AMD: R8xx Speculation

Discussion in 'Architecture and Products' started by Shtal, Jul 19, 2008.

?

How soon will Nvidia respond with GT300 to upcoming ATI-RV870 lineup GPUs

Poll closed Oct 14, 2009.
  1. Within 1 or 2 weeks

    1 vote(s)
    0.6%
  2. Within a month

    5 vote(s)
    3.2%
  3. Within couple months

    28 vote(s)
    18.1%
  4. Very late this year

    52 vote(s)
    33.5%
  5. Not until next year

    69 vote(s)
    44.5%
  1. Arty

    Arty KEPLER
    Veteran

    Joined:
    Jun 16, 2005
    Messages:
    1,906
    Likes Received:
    55
    Juniper is the 180mm2 sku (probably the wafer they showed) and Cypress is supposed to be 300-350mm2, which obviously means Cypress is the highest end single chip solution.
     
  2. pjbliverpool

    pjbliverpool B3D Scallywag
    Legend

    Joined:
    May 8, 2005
    Messages:
    7,971
    Likes Received:
    1,458
    Location:
    Guess...
    Ah I see. And whats GT3xx supposed to be again? About 450mm2?

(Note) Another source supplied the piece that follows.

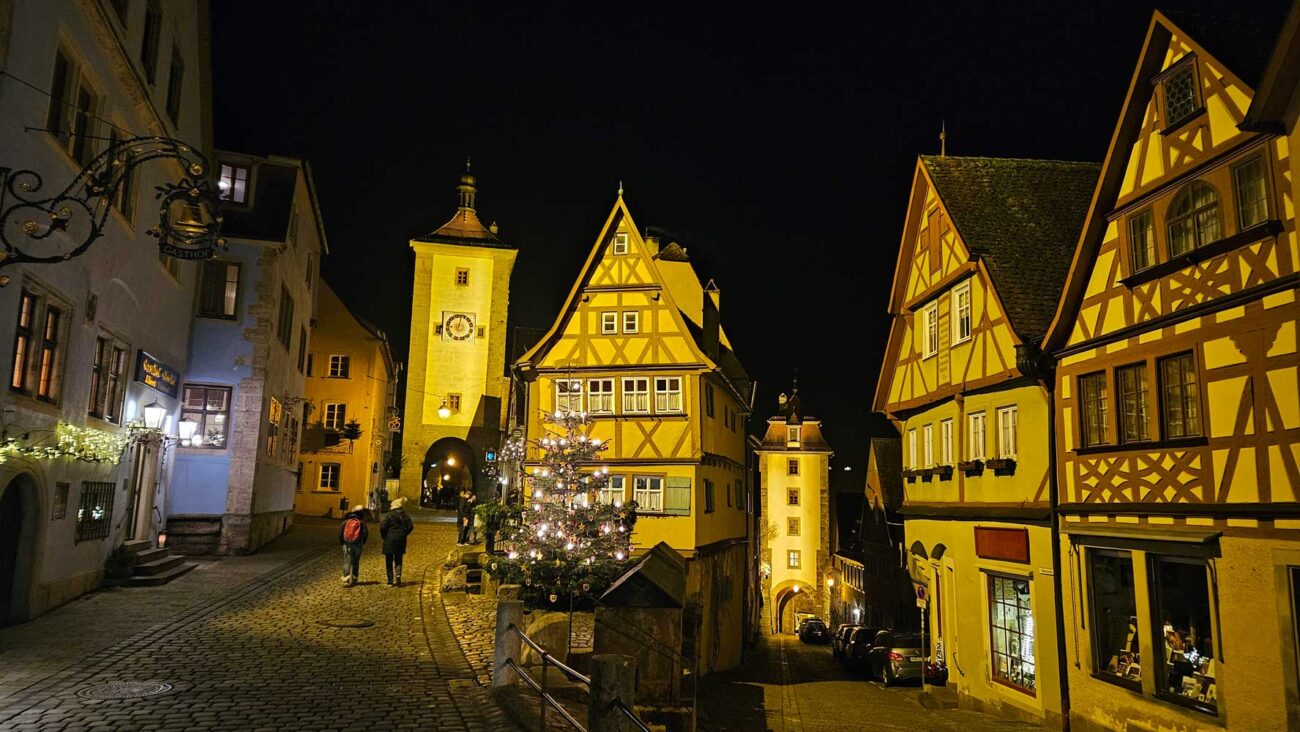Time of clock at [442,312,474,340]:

    I see what all the fuss is about if Cypress is a single chip solution then. GT3xx will indeed have to be very quick to make its size disadvantage worth it. And of course and X2 varient of Cypress could be extremely fast.
     
  3. Jawed

    Legend

    Joined:
    Oct 2, 2004
    Messages:
    11,018
    Likes Received:
    1,010
    Location:
    London
    Scatter isn't coherent across strands in any meaningful sense. Not only that, but scatter implies arbitrary write order to colliding addresses. D3D11 basically says you're on your own if you use colliding addresses from distinct strands. So there's no coherency to maintain, as far as I can tell.

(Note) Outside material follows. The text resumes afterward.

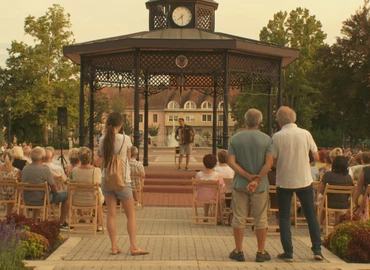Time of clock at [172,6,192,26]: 7:28
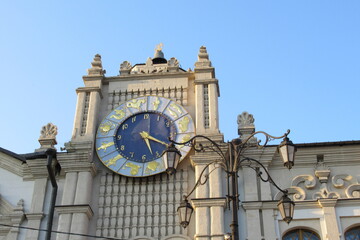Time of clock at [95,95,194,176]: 5:19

    During normal pixel shading render back end (colour write, blend) operations happen in cluster memory associated with the TU/RBE. Fetching data from memory is no different from fetching a tile of texels, conceptually. Say the fetch is actioned through L2, which lives close to the MCs.

    Atomics are obviously different, because the memory system is explicitly told to serialise accesses to each given address (but not to serialise the entire set of all accesses by all strands). This functionality would stay outside of the clusters.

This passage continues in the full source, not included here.